Drowning out the margins: political citizenry and socio-economic status
Shifting patterns of political participation could be amplifying the inequalities that hurt democracy.
Equality of political voice remains a crucial challenge for democracy, argues Russell J. Dalton in his new book, The Participation Gap: Social Status and Political Inequality. Dalton lays out parallel trends which present a dilemma for democracy: expanding non-electoral participation and declining voter turnout, both underlined by the influence of socio-economic status.
Dalton reveals that social status has a strong relationship with the level and type of political participation afforded to social groups, where socio-economic barriers may limit participation. Evidence from the International Social Survey Program describes a citizenry that is more politically engaged than before, even as voting turnout has fallen. And institutional reform and technological innovation have prompted a surge in opportunities for participation; more citizens are involved in direct and contentious political activities, such as petitions, protests, political consumerism, and internet activism.
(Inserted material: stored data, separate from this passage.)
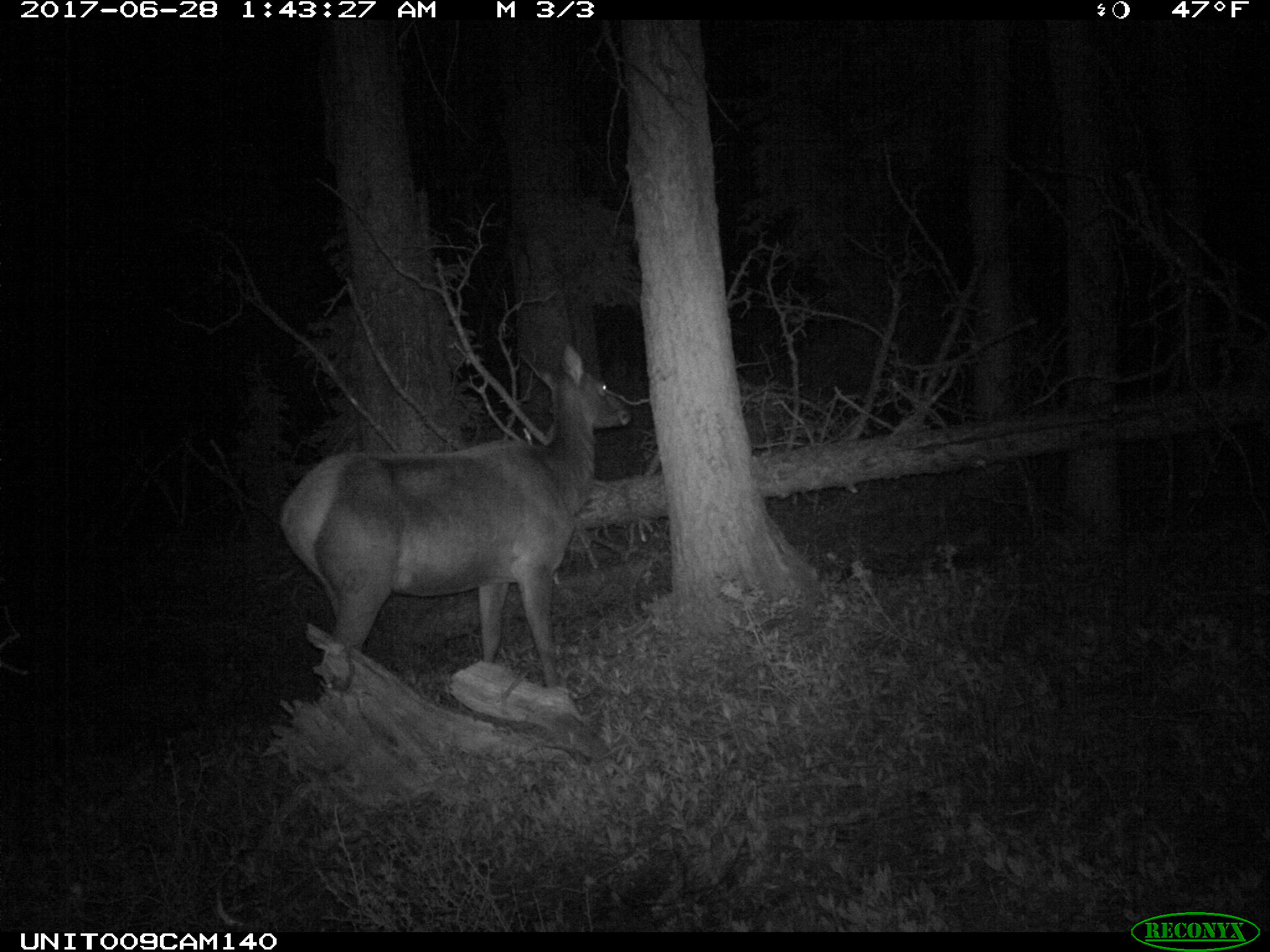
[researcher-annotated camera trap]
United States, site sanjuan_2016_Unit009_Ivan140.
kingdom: Animalia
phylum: Chordata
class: Mammalia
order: Artiodactyla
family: Cervidae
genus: Cervus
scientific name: Cervus elaphus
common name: red deer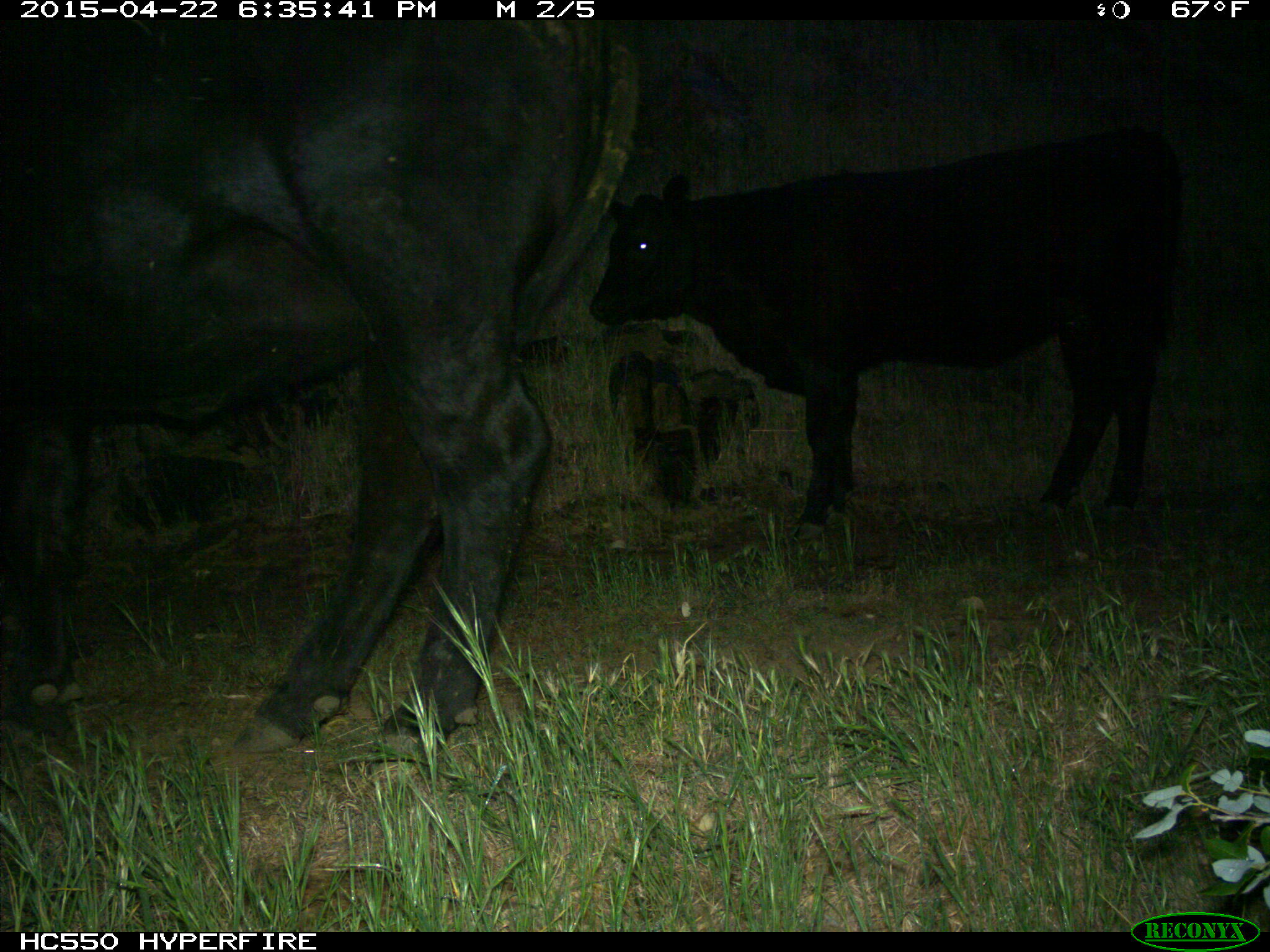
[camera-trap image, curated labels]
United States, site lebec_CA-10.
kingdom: Animalia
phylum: Chordata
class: Mammalia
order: Artiodactyla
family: Bovidae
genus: Bos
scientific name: Bos taurus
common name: domestic cow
Bos taurus (domestic cow).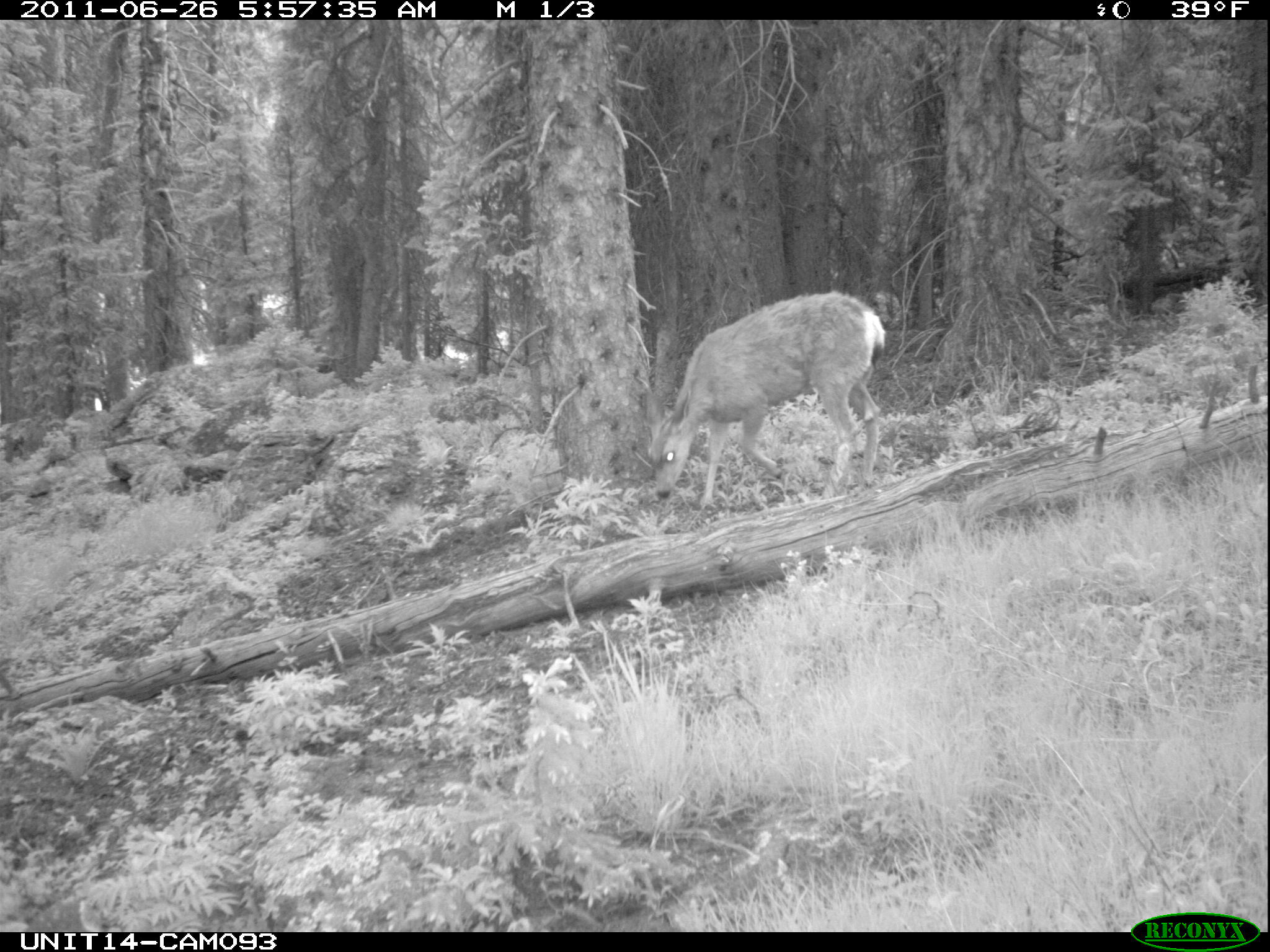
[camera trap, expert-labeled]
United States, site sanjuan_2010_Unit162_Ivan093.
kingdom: Animalia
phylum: Chordata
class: Mammalia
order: Artiodactyla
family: Cervidae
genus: Odocoileus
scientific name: Odocoileus hemionus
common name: mule deer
Odocoileus hemionus (mule deer).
However, these new forms of political activity require more skills and resources – which are not evenly distributed amongst socio-economic groups.
High status groups are more likely to have access to money, information, and time to get involved. Low voting turnouts tend to be concentrated in marginalized communities, who are further excluded by barriers to non-electoral participation. Changing patterns of civil society activity and traditional membership groups have also influenced the relationship between social inequality and political participation. Mapping these patterns across established democracies, The Participation Gap describes a network of relationships between social inequality, political participation, and good governance. It explores the contextual factors and political implications for unequal participation – and explores how to close the gap of inequlity.
Russell J. Dalton is Research Professor of Political Science in the Center for the Study of Democracy at the University of California, Irvine. He is a recipient of the Developing Scholar Award, Florida State University, Fulbright Research Fellowship, Scholar-in-Residence at the Barbra Streisand Center, German Marshall Fund Research Fellowship, the POSCO Fellowship at the East West Center, and the UCI Emeriti Award for Faculty Mentorship.